Angels, dead children, the Underworld, loss of bodily control, blood, implied past murder, oblivion... look, it's a Moros Awakening. Lots of stuff.

Cast

Aya Jabir with Spider as ST

Setting

Aya's Mosque, and then ... elsewhere.

Log

The Night of Power in 2023 comes on April 27th, and the sun rises and falls like it does on every other day. Tonight, however, is a night of prayer. A night for good deeds. A night where each blessing given, each verse read, each good deed done, gives the blessing of a thousand months.

The night is pleasant and balmy. A light spring rain fell earlier today, and the world seems somehow charged, as though electricity runs right underneath its skin. The air tastes of ozone, and the iftar's food tonight tastes better than it has any other night so far. The clouds have swept out of the sky, leaving the stars twinkling above, cast like diamonds across dark velvet.

Tonight is a night for prayer. Where do Aya's devoted footsteps lead her on this holiest of evenings?

Tonight, she made sure to come to the Mosque for Iftar and both the obligatory and optional prayers afterwards. In her heart, she carried supplications to be offered for health of family and friends, for peace in all nations knowing war, for the liberation of the oppressed, and for closeness to Allah. As always, she was dressed in a loose green dress and with her head covered. (edited)

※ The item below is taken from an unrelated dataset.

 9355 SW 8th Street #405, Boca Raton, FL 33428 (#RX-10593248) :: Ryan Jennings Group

Is any soul more prepared than that of the devout on a night like this? Later, someone might say 'ah, of course, this is the night it would happen.' But then again, it might have been any other night. Why this year, and not the years before this? Why this year, and not the years after this?

The Iftar is delicious -- afterwards, she will not be able to describe how delicious it was, but something about the way the dates and honey sat on her tongue, the sweetness of the fresh fruit and the way that berries popped between her teeth -- suffuses her with an understanding of the preciousness of this one life which Allah has granted her. Today, she rests with her family and friends and enjoys the cool, clear water, the way the breezes blow in from the open windows, stirred by the fans over head. Tomorrow, this might all be gone. The ephemeralness of it all wraps around her like a stole, but there are no words for it. It buzzes in her brain like a rainstorm about to break all through the meal.

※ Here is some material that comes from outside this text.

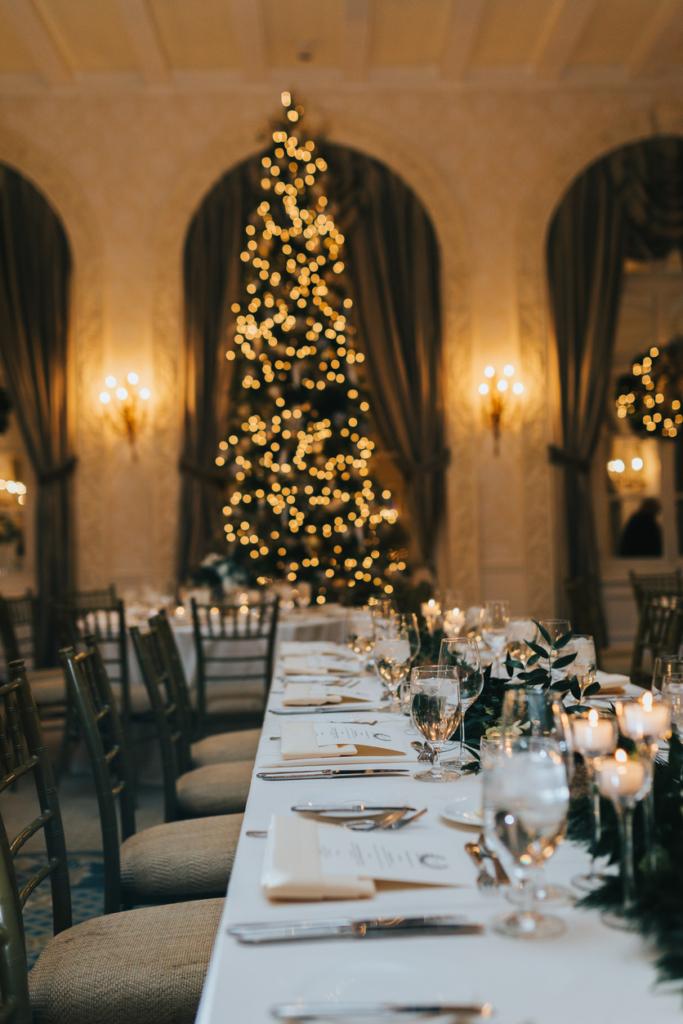 winter wedding Wedding table with christmas tree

Certainly, the prayers afterwards might be optional for some people, but for her, not so much. She settles herself on her rug. Her hands press to the floor. The ritual begins, this prayer which binds her not only to herself but to everyone around her. A hundred whispering voices and one clarion call, the leader's voice ringing out.

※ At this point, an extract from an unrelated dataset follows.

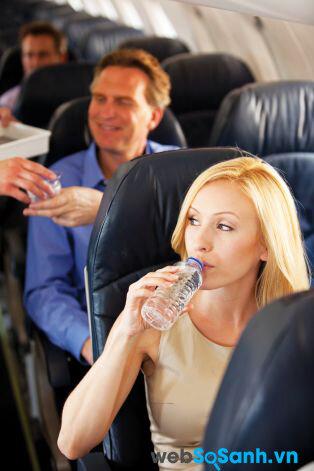 Việc uống nước lọc thường xuyên trong chuyến bay sẽ giúp bạn đỡ bị mỏi mệt và mất nước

Men are never on this side of the Mosque, and the first time she lifts her head, turning it to one side, the flash of green which matches her own outfit, the turban, might startle her. She blinks, and six hundred wings spread from East to West, filling the room, and the man she thought she saw is gone. Instead, the mosque's roof and walls stretch and shift, and all the world is within it. She blinks again, and a pale woman in a white dress covers her masked face with both hands, weeping.

She blinks again, and there is no one. Only the other women, praying in unison, as she has done year after year after year.

If there was also something the experienced medium with the discernment to perceive the dead by sight also had plenty of preparation for, it was mysterious apparitions. Particularly in times of reverent focus. But even her exceptional composure has limits, and these sights were enough that she catches herself falling out of sync with the others. She manages to resume, and resolves to not let herself be distracted. (edited)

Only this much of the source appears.